▶ **REQUIREMENTS**: Can you swap "red reflector" for "rear reflector" wherever it occurs in the items below and give them back with nothing else changed?

▶ **DATA ROWS**:
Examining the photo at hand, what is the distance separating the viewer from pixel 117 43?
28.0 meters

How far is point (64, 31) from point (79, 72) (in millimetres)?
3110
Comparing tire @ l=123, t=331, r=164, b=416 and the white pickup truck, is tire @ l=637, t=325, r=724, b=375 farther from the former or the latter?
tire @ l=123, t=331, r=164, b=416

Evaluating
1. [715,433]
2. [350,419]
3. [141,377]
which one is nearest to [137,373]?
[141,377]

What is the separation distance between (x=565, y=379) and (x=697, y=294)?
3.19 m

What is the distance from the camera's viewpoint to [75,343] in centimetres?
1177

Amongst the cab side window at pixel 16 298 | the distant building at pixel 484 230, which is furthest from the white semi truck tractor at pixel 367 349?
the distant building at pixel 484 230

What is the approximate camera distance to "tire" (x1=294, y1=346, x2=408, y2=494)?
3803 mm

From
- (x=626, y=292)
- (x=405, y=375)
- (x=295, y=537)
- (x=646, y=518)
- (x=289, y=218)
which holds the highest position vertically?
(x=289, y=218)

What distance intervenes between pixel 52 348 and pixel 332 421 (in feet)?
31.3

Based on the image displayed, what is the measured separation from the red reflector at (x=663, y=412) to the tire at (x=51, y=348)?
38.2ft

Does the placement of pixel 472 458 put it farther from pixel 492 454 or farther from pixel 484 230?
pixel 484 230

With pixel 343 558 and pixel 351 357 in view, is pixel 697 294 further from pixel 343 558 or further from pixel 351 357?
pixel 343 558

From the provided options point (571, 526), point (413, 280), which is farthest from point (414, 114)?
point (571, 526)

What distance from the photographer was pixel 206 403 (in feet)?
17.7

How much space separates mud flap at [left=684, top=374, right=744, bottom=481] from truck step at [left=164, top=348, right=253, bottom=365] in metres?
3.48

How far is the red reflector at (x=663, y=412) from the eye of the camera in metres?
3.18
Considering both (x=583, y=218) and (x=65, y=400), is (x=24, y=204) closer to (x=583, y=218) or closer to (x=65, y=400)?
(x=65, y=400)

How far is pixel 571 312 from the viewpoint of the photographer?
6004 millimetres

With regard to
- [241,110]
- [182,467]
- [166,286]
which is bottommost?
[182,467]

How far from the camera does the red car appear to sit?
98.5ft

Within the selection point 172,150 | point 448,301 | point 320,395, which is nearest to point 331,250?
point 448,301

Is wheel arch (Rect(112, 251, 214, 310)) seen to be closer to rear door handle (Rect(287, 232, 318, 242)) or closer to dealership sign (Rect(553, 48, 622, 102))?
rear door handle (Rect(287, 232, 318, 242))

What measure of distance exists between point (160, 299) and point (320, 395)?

▶ **SOLUTION TO THE PROBLEM**:
Examining the photo at hand, what is the distance separating the viewer from pixel 117 43?
28.0 meters

How far is point (64, 31) from point (79, 72) (in millimetres)?
3110
Comparing tire @ l=123, t=331, r=164, b=416 and the white pickup truck, is tire @ l=637, t=325, r=724, b=375 farther from the former or the latter?
tire @ l=123, t=331, r=164, b=416

Evaluating
1. [715,433]
2. [350,419]
3. [141,377]
which one is nearest to [137,373]?
[141,377]

What is the separation distance between (x=565, y=379) and (x=697, y=294)?
3.19 m

What is the distance from the camera's viewpoint to [75,343] in centimetres?
1177

Amongst the cab side window at pixel 16 298 | the distant building at pixel 484 230, which is furthest from the white semi truck tractor at pixel 367 349?
the distant building at pixel 484 230

What is the approximate camera distance to "tire" (x1=294, y1=346, x2=408, y2=494)?
3803 mm

From
- (x=626, y=292)
- (x=405, y=375)
- (x=295, y=537)
- (x=646, y=518)
- (x=289, y=218)
which holds the highest position vertically?
(x=289, y=218)

What distance intervenes between pixel 52 348 and pixel 332 421 (in feet)?
31.3

Based on the image displayed, what is the measured separation from the rear reflector at (x=663, y=412) to the tire at (x=51, y=348)?
38.2ft

Does the placement of pixel 472 458 put it farther from pixel 492 454 or farther from pixel 484 230?
pixel 484 230

With pixel 343 558 and pixel 351 357 in view, is pixel 697 294 further from pixel 343 558 or further from pixel 351 357?
pixel 343 558

From the provided options point (571, 526), point (413, 280), which is farthest from point (414, 114)?
point (571, 526)

What distance from the photographer was pixel 206 403 (in feet)?
17.7

How much space separates mud flap at [left=684, top=374, right=744, bottom=481] from truck step at [left=164, top=348, right=253, bottom=365] in metres?
3.48

How far is the rear reflector at (x=663, y=412) from the eye of the camera in metres?
3.18
Considering both (x=583, y=218) and (x=65, y=400), is (x=24, y=204) closer to (x=583, y=218) or closer to (x=65, y=400)?
(x=65, y=400)

How far is pixel 571 312 from the viewpoint of the photographer?
6004 millimetres

With regard to
- [241,110]
- [182,467]
- [166,286]
which is bottommost?
[182,467]

How far from the camera does the red car appear to sit?
98.5ft

Within the selection point 172,150 | point 448,301 | point 320,395, which is nearest to point 331,250?
point 448,301

Is wheel arch (Rect(112, 251, 214, 310)) seen to be closer to rear door handle (Rect(287, 232, 318, 242)) or closer to dealership sign (Rect(553, 48, 622, 102))?
rear door handle (Rect(287, 232, 318, 242))

What measure of distance exists between point (160, 299) and point (320, 395)?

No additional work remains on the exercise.